Written request: Copy the records verbatim from their first line through the line that contains "109L112 111V114L116 118H126L135", including both of those lines.

[Outline records]
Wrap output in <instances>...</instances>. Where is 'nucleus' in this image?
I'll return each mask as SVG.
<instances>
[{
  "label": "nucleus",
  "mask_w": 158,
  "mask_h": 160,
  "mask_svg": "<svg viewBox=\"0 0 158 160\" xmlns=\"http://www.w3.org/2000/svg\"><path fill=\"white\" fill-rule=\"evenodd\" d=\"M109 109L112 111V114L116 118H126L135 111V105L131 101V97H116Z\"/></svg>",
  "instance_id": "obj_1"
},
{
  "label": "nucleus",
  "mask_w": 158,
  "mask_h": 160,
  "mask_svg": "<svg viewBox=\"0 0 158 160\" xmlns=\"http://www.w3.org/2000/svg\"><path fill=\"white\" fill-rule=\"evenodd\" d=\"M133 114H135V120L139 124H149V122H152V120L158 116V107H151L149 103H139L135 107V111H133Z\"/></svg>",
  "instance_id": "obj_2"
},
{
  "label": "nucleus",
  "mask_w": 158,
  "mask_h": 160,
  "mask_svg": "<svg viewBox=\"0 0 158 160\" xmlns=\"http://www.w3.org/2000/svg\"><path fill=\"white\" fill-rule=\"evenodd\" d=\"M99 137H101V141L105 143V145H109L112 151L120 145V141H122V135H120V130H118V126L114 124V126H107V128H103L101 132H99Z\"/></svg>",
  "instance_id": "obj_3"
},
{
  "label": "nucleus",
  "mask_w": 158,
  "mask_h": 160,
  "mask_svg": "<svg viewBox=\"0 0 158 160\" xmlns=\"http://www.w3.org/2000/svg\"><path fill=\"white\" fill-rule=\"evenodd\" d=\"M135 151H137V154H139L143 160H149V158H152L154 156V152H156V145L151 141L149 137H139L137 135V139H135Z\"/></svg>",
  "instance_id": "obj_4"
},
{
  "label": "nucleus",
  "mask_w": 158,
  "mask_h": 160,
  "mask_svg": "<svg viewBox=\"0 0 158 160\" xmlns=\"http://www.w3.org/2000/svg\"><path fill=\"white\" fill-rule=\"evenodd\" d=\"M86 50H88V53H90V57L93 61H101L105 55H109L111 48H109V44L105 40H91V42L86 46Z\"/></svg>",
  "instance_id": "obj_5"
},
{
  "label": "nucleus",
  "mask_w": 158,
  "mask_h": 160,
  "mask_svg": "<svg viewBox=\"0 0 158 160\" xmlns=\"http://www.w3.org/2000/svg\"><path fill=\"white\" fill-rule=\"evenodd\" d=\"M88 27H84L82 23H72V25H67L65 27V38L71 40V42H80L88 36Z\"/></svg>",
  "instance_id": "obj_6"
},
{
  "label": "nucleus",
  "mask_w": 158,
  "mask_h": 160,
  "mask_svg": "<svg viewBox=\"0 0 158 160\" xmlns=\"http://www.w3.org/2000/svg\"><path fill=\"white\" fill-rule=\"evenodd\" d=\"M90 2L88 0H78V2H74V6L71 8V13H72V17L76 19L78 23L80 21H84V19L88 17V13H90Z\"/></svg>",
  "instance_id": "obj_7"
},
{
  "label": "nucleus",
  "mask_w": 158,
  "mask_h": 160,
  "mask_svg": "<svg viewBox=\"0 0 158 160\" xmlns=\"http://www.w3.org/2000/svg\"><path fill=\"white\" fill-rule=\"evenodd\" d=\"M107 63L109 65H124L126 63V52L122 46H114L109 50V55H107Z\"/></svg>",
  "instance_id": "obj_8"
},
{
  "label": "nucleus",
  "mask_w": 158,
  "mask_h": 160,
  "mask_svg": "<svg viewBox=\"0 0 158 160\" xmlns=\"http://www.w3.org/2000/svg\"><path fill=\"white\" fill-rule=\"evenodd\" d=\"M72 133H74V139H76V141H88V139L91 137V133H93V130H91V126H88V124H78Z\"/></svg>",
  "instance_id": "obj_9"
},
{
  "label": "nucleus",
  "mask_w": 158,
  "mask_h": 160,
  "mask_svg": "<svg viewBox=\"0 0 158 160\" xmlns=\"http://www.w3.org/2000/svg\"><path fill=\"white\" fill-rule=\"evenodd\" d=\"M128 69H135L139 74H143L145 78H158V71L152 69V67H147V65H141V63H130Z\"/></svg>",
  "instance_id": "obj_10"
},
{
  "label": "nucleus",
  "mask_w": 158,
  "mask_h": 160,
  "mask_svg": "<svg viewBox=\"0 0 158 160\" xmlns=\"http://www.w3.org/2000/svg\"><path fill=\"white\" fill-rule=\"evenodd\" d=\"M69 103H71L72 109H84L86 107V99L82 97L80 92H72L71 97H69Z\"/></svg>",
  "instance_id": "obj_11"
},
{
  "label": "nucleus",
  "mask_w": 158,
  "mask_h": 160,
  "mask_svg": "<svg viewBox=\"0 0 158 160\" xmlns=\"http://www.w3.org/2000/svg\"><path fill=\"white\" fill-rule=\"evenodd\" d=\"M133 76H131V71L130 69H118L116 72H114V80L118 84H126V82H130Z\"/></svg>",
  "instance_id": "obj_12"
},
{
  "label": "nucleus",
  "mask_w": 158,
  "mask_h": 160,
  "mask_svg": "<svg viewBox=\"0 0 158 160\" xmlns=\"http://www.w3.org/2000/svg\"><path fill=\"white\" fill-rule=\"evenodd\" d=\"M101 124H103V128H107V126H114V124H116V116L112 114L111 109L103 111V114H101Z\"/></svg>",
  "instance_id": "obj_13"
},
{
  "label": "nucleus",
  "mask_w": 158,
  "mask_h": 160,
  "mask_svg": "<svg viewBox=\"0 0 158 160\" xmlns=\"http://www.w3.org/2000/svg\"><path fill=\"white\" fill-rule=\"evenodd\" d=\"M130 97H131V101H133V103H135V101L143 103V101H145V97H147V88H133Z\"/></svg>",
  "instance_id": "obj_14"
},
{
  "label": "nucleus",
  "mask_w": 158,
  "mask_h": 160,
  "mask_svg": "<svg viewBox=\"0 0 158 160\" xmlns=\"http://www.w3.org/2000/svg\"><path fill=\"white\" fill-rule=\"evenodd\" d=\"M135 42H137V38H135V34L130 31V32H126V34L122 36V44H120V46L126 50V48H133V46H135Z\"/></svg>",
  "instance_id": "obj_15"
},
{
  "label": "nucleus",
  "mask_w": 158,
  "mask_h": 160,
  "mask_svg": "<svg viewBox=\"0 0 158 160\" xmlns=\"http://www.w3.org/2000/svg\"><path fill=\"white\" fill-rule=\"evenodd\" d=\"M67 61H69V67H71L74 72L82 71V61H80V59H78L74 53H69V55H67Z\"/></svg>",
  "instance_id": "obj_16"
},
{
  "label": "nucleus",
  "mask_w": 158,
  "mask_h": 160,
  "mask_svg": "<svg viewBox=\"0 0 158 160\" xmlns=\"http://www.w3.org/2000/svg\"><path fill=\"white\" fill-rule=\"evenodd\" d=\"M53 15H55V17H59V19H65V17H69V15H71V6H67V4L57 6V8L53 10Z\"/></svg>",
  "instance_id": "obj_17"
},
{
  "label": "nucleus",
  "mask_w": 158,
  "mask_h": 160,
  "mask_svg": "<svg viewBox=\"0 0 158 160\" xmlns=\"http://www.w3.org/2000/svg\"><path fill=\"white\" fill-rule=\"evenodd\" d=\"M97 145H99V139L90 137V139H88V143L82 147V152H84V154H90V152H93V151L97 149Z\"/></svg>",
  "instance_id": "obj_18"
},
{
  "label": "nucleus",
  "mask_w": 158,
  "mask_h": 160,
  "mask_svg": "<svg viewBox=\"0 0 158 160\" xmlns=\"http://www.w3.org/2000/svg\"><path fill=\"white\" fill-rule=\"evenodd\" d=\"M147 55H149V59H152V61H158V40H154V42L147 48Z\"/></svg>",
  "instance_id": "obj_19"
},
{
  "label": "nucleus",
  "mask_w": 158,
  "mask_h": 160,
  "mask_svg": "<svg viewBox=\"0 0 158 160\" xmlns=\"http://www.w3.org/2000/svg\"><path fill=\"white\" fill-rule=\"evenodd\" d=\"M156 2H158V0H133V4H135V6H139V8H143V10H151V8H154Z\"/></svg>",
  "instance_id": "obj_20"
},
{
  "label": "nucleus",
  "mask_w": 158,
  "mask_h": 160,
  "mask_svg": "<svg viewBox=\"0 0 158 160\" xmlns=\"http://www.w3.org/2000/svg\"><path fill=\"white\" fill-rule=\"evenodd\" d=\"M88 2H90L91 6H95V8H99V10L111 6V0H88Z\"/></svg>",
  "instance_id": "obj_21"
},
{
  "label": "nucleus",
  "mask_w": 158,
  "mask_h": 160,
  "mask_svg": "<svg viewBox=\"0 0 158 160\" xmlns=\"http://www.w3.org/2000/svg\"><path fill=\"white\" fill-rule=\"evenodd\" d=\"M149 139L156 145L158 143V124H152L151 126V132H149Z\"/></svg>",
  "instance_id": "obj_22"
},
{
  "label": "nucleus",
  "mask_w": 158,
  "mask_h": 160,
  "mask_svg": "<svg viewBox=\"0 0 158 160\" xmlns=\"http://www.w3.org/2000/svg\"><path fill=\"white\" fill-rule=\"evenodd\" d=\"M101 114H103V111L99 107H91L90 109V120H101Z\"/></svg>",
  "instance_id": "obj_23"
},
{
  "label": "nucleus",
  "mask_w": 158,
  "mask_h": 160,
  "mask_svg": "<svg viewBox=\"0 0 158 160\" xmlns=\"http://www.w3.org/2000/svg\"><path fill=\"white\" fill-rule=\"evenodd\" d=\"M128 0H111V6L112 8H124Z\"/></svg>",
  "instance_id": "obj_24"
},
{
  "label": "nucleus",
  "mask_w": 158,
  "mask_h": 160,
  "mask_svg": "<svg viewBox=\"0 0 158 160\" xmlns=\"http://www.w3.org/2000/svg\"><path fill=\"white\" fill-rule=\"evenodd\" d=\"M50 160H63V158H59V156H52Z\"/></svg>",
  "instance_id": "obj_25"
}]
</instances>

The output:
Wrap output in <instances>...</instances>. Where is 'nucleus' in this image?
I'll return each mask as SVG.
<instances>
[{
  "label": "nucleus",
  "mask_w": 158,
  "mask_h": 160,
  "mask_svg": "<svg viewBox=\"0 0 158 160\" xmlns=\"http://www.w3.org/2000/svg\"><path fill=\"white\" fill-rule=\"evenodd\" d=\"M109 109L112 111V114L116 118H126L135 111V105L131 101V97H116Z\"/></svg>",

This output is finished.